Niedringhaus began taking photographs early. As a teenager she worked as a freelancer for a local newspaper in Höxter. In 1990, she became a photographer for the European Pressphoto Agency in Frankfurt. One of her early assignments took her to the fall of the Berlin Wall; afterward, her work moved increasingly toward international news photography.
For EPA, Niedringhaus reported from southeastern Europe during the 1990s. She photographed in Albania, Bosnia, Croatia, Kosovo, Macedonia and Serbia. Those years made her familiar with work in contested regions, and with looking at people who experienced daily life, loss, flight and brief moments of normality in such circumstances.

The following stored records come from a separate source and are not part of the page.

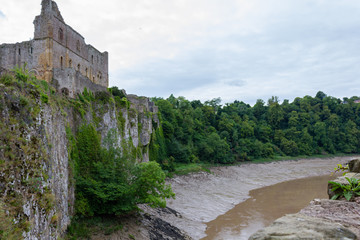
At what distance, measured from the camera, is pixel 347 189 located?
451cm

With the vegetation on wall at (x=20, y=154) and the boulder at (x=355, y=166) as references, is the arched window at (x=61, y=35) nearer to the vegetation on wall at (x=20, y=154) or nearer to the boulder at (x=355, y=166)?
the vegetation on wall at (x=20, y=154)

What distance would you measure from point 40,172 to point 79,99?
32.5ft

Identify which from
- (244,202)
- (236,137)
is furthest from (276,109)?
(244,202)

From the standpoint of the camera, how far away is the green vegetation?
14.3ft

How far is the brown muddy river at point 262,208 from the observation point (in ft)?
72.8

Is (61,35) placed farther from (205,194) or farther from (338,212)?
(338,212)

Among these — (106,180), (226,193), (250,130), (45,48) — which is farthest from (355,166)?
(250,130)

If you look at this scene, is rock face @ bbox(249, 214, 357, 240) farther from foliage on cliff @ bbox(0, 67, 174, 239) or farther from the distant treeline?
the distant treeline

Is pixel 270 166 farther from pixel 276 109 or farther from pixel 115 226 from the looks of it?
pixel 115 226

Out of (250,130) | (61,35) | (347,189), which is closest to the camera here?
(347,189)

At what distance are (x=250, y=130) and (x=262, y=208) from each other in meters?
43.4

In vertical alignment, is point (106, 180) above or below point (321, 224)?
below

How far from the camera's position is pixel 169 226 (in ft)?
68.9

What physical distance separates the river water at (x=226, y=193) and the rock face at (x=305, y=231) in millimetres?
19242
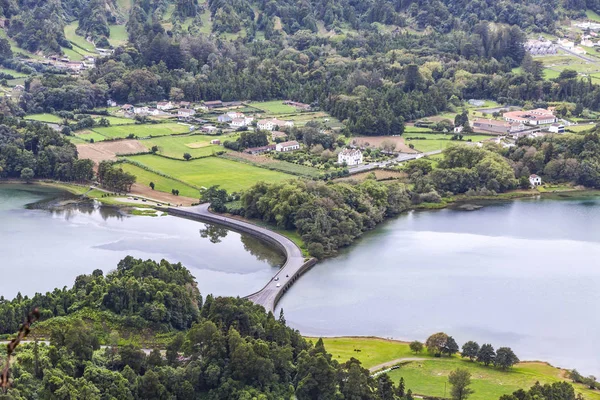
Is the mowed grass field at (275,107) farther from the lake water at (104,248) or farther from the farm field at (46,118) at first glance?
the lake water at (104,248)

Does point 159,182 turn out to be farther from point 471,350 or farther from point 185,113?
point 471,350

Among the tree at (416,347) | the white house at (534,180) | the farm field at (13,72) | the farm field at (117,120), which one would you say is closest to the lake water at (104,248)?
the tree at (416,347)

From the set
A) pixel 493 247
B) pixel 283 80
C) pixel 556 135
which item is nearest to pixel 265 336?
pixel 493 247

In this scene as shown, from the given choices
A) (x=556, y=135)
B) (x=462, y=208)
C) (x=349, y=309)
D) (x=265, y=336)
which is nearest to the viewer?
(x=265, y=336)

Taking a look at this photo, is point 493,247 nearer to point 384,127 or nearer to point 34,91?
point 384,127

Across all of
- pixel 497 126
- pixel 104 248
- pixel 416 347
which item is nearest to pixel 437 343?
pixel 416 347

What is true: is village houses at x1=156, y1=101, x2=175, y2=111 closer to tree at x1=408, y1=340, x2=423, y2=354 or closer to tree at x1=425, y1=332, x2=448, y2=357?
tree at x1=408, y1=340, x2=423, y2=354
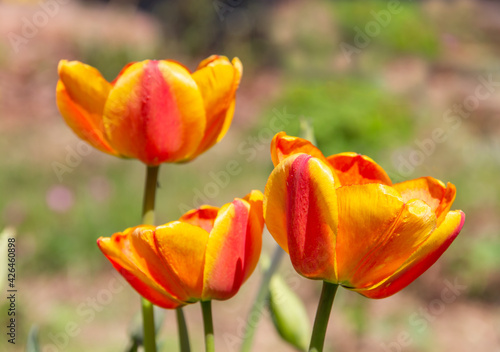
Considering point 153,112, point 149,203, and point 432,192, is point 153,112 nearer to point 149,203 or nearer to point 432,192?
point 149,203

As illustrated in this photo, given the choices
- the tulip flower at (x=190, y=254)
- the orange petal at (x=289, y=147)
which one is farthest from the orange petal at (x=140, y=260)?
the orange petal at (x=289, y=147)

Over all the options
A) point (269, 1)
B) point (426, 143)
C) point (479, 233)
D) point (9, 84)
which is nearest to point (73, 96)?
point (479, 233)

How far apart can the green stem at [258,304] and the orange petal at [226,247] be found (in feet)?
0.48

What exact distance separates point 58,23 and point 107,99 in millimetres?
6223

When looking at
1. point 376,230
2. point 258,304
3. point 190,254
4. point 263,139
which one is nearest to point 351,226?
point 376,230

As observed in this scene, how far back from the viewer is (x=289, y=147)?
50cm

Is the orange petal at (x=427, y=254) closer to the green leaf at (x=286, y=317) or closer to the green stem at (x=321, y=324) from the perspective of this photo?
the green stem at (x=321, y=324)

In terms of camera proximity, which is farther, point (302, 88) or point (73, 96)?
point (302, 88)

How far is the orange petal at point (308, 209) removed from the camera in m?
0.47

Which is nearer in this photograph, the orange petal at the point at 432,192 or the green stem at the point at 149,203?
the orange petal at the point at 432,192

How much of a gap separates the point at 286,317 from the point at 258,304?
7cm

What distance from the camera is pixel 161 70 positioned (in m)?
0.64

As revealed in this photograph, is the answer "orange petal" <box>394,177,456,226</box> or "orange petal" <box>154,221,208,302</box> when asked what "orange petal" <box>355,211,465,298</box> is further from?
"orange petal" <box>154,221,208,302</box>

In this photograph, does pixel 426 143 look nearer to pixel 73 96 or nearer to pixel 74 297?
pixel 74 297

In 2002, Niedringhaus joined the Associated Press and worked from Geneva as a travelling photographer. She photographed in the Middle East, Afghanistan and Pakistan, while also covering sports. AP cited nine Olympic Games and other international sports events as part of her work. That range became part of her profile: political violence, civilian life and athletic concentration appeared side by side.
In 2005, Niedringhaus was part of the AP team that received the Pulitzer Prize for Breaking News Photography for coverage from Iraq. The same year, the International Women's Media Foundation honoured her with the Courage in Journalism Award; later she became a Nieman Fellow at Harvard University. The IWMF also runs the Anja Niedringhaus Courage in Photojournalism Award, named for her.
On 4 April 2014, Anja Niedringhaus and AP correspondent Kathy Gannon were in Khost Province reporting on preparations for Afghanistan's presidential election. While both were sitting in a car, an Afghan policeman opened fire. Niedringhaus was killed and Gannon was seriously wounded. Anja Niedringhaus was 48.